- _PASSAGE FOR REVIEW_:
● ● ● ● ● ● ●

In 1884, a young artist named Georges Seurat (1859-1891) exhibits his first large-size painting in the newly created Society of Independent Artists. Because of its size, it hangs in a bar and goes to a large extent unnoticed. Like the other artists exhibiting, Seurat’s work is refused by the official Salon. He also adopts the brilliant palette of Impressionism, their interest in open-air light effects and the realization that “local” (the actual color of an object) can be modified by atmospheric light, sunlight or by juxtaposed colors.


Bathers at Asnières (Une Baignade, Asnières), Georges Seurat, 1884.

Like the Impressionists, Seurat and other neo-Impressionists favor scenes from modern life; from bourgeois to working class, from cafes to the circus and other forms of entertainment. Unlike the Impressionists, works such as Bathers at Asnieres are preceded by many drawings and oil sketches, a witness to Seurat’s classical, if brief, training. Two years later, Seurat works up this painting using a divisionist technique known as Pointillism.


Sketch by Seurat of a child. Notice how he fades the shading so that a shadow is against lighting, and the light area is against shadow. This heightens our sense of depth and shading – an ongoing challenge when artists try to capture the real world on canvas.

● ● ● ● ● ● ●

- _SUPPLIED INFORMATION_:
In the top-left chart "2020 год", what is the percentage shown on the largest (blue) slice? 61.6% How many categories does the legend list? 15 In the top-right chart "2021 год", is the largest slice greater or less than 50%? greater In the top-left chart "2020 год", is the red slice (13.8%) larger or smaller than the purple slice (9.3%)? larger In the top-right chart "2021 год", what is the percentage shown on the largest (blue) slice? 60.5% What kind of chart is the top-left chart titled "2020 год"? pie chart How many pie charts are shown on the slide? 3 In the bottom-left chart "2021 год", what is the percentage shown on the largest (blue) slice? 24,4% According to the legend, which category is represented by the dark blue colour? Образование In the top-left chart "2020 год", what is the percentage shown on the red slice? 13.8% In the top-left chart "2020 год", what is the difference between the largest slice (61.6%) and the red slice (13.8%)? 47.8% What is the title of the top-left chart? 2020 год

● ● ● ● ● ● ●

- _TASK STATEMENT_:
Can you reproduce the Seurat passage starting at "In 1884, a young" and ending at "Georges Seurat, 1884.", updated so that "color scheme" replaces "palette"?

- _ANSWER TO THIS TASK_:
In 1884, a young artist named Georges Seurat (1859-1891) exhibits his first large-size painting in the newly created Society of Independent Artists. Because of its size, it hangs in a bar and goes to a large extent unnoticed. Like the other artists exhibiting, Seurat’s work is refused by the official Salon. He also adopts the brilliant color scheme of Impressionism, their interest in open-air light effects and the realization that “local” (the actual color of an object) can be modified by atmospheric light, sunlight or by juxtaposed colors.


Bathers at Asnières (Une Baignade, Asnières), Georges Seurat, 1884.